Inteligencia artificial, soledad real

Franco León había recibido una herencia de sus familiares de España, sus 30 años lo colocaban en una posición de juventud y solidez económica. Vivía sólo y trabajaba en una empresa de informática. Contaba con una gran fortuna, por lo que decidió comprar un robot que, con la programación adecuada, podría hacer las actividades de la casa- desde la limpieza hasta la comida.

Programó las actividades para la limpieza, lo haría de acuerdo a los algoritmos adecuados. Luego realizó una dieta de comidas para todo el mes, cargo el sistema con los ingredientes, la forma de cocción, el tiempo. Desde el trabajo, hacia el pedido semanal de insumos al supermercado a través del sistema online, el robot recibía la mercadería. Logró la interacción de los robots para el trabajo de servir la mesa a horas predeterminadas, con la comida a punto de acuerdo a su horario de llegada. En algunas ocasiones, cuando se demoraba, le informaba al receptor del robot de la cocina para que retrasa los tiempos de realización.

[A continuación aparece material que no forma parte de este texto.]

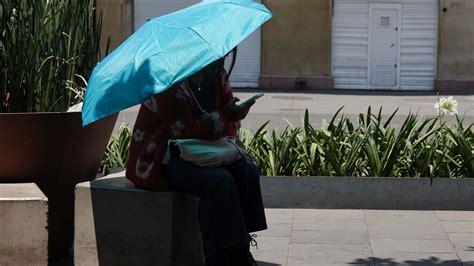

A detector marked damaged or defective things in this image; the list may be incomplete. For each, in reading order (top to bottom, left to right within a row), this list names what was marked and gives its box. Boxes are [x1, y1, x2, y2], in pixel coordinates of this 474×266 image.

rusted metal planter [0, 112, 118, 260]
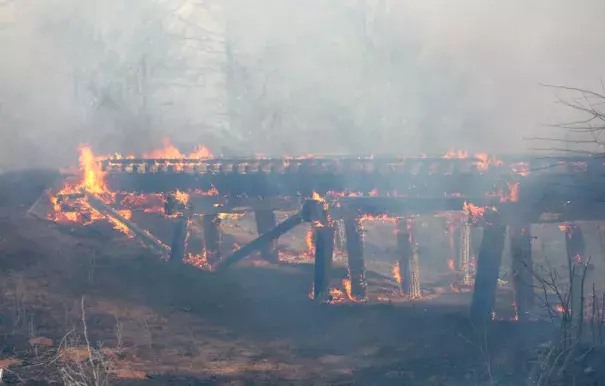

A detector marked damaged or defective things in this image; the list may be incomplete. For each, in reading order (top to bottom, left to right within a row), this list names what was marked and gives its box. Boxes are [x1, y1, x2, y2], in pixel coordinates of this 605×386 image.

charred wooden beam [83, 191, 170, 256]
charred wooden beam [203, 214, 222, 266]
charred wooden beam [215, 211, 304, 272]
charred wooden beam [258, 210, 280, 264]
charred wooden beam [312, 211, 336, 302]
charred wooden beam [344, 216, 368, 300]
charred wooden beam [470, 223, 508, 322]
charred wooden beam [510, 225, 532, 322]
charred wooden beam [560, 223, 584, 328]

En el tiempo y hora asignado de arribo, los robots tenían la mesa servida, la cena caliente, la bebida en la temperatura adecuada. Además, el departamento lucía prolijo, limpio y ordenado; la cama tendida, la sábana doblada en ángulo sobre la manta, el cubrecama arrollado a los pies. En otro rincón del dormitorio, sobre una mesa, estaba preparada la ropa para el día siguiente, ordenada de acuerdo a los requerimientos solicitados por red sobre color y combinaciones.

Franco, pensó que con estos elementos de inteligencia artificial, su aplicación robótica, haría menos tediosa su soledad. El acostumbramiento a ese modo de vida no la solucionaba. La televisión y la música, tampoco. Desde su adolescencia, no tenía relaciones sociales, vivía siempre con su computadora. Incluso, no se daba a la charla con compañeros de oficina, salvo exclusivas cuestiones laborales. Era un asceta en el amplio sentido de la palabra.

Pensó otra solución: traer un equipo que generar un holograma con una figura bonita que cada vez que el llegara, se activara y lo recibiera, le conversara, le hiciera compañía. Trajo el equipo, lo programó para mantener una charla, que le pudiera hablar y contestarle. Buscaba que lo acompañe con su imagen durante la cena -buscaba la sensación de compartir-, que el holograma pudiera atravesar la pared y presentarse en su dormitorio para hablar hasta que él se durmiera.

Los días parecían transcurrir de otra manera, la inteligencia artificial se presentaba como la perfecta compañía. Todo lo que pedía le era concedido, aunque la rutina se repetía. Se fue dando cuenta, a través de actos de los robots o charlas y pedidos a la mujer del holograma, que los equipos eran efectivos en un noventa por ciento. Había un diez por ciento que tendría que investigar. Revisó todos los programas, las acciones que cada uno realizaba. Reiteraba pedidos, subía la complejidad, modifica algoritmos de los mismos.
No encontraba nada de ese diez por ciento faltante, la inteligencia artificial no llenaba la soledad.

Quizás, el porcentaje faltante sería que la inteligencia artificial estaba preparada para responder a pedidos pero, no tenía forma de generar el sentimiento, el deseo, el amor o la calidez de una persona.

Esa noche le pidió al holograma que se acueste a su lado y éste respondió al pedido.

Una vez a su lado le dijo, –deseo que acaricies mi rostro y mi cuerpo–.
El holograma le respondió, –no registro lo que me dices, no estoy programada para sentir deseos tuyos, no sé que es un deseo–.
Volvió a dirigirse al holograma, — qué sucede cuando charlamos y te cuento lo que siento por ti, por tu belleza–
Nuevamente el holograma contestó, –registro lo que me dices pero, recorro mi programación y no encuentro nada relacionado con el sentimiento–
Entonces, un poco triste, Franco le dio una orden –tienes razón, ni el calor de un cuerpo siento al lado mío. ¡Apagate no te necesito!– Batió palmas para que se apaguen las luces de la casa, miró el techo. La oscuridad le dió la dimensión de su soledad.